Friday, October 22, 2021

Midget Submarines

 I was just watching this excellent documentary on youtube about the attack on Pearl Harbor where the Japanese used midget submarines, which didn’t work out too well. As least for the submarines. And they were pretty useless for the entire war. And then it hit me: how many wacky and useless weapons did Japan and Germany come up with during WWII that cost them a lot for no return?

Japan had the midget submarine, some worthless light tanks that got their butts kicked by the Shermans, and a couple of huge battleships that were effectively useless because they required too many logistics. The battleships were probably the worst lot, because they could have used those personnel on carriers instead.

Germany had the V1s and 2s, terror weapons to be sure, but worthless militarily. Their jets were effective but in such small numbers also worthless. And they had the elephant tank and even the Tigers were suspect because they were super-hard to maintain and had low reliability. If they had used that money and effort on evolving the Mark IV Panzer and maybe some Panthers it would have gone, well at least a little better. Probably just drag things out.

So why did Japan and Germany go down these weird development roads? Especially as they hit some home runs with the Mitsubishi A-6M (Zero) and the Mark IV Panzer. Don’t get me wrong, we went down a few of these too. From the floating (not) tanks of D-Day the horrible MK 14 torpedo which some people at the Naval Bureau of Ordinance should have gone to jail for (don’t get me started on those guys), the US had its share of head-slappers.
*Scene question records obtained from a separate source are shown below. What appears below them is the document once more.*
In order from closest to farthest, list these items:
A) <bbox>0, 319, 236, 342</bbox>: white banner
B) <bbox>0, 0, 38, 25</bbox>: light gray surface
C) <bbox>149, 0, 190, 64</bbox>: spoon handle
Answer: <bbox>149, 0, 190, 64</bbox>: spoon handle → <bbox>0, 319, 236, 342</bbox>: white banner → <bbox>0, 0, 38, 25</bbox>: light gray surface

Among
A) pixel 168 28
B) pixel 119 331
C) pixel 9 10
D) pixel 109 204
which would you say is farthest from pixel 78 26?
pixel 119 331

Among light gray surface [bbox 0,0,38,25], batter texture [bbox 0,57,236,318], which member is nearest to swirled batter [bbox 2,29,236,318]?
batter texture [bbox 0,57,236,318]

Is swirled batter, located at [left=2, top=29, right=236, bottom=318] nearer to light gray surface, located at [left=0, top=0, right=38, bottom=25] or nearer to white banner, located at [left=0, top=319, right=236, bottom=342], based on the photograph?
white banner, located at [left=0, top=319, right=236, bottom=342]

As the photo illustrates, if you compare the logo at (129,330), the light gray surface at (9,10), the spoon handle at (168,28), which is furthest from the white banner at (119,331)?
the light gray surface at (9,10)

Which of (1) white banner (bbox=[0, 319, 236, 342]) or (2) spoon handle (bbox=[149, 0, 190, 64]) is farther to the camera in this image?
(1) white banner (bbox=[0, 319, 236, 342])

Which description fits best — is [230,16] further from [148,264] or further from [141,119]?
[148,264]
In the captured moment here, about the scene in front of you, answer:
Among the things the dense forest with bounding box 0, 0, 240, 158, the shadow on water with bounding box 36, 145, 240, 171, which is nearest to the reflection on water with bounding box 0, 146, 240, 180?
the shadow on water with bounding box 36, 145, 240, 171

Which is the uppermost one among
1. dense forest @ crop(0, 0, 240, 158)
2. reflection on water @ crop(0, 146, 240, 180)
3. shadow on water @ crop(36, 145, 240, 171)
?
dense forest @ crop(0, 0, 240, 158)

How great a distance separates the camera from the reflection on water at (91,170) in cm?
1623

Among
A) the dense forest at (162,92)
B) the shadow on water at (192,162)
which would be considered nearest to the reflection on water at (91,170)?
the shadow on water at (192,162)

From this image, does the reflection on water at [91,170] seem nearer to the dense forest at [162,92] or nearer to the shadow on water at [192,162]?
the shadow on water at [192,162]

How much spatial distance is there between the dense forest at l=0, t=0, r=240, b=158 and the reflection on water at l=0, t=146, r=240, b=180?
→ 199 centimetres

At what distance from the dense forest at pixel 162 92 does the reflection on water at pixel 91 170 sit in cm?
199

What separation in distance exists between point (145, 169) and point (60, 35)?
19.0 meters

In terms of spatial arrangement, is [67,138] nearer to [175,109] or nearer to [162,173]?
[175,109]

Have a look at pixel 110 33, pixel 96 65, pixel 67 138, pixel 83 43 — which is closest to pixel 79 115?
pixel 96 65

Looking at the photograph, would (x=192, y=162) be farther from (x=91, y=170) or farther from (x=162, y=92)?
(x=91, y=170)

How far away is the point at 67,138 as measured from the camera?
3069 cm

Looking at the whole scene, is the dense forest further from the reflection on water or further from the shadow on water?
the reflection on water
But overall, the United States selection of weapons systems and directions to go in was pretty solid.

So the big question is, why? Systems development is always a tug-of-war between the concept guys and the engineers who actually have to build the thing and deal with the soldiers. Now if you let the concept guys win that argument, well you get midget submarines. Things with limited or no practicality. If you let the engineers win that argument, you get something like the Sherman, that never changes. Easy to maintain, easy to put back together, and oh shit, there’s a Mark V. So both guys need a seat at the table.

But in those Marxist-Nazi type disasters, the concept guys always win. They sell the Fuhrer on a weapons platform, then they go to the engineering team, and the engineers say, “F you, if you try to build that as is, the only thing it will kill, is our own soldiers.” Now normally that’s when the concept team says, “OK, what do we need to change?” But when Stalin tells the concept team to build it as is, then they can just tell the engineering team, “F you back, Comrade Stalin will have you on Kamchatka eating blubber and freezing your schlong off if you don’t build this as-is.”

So then we get things like V1s and midget submarines.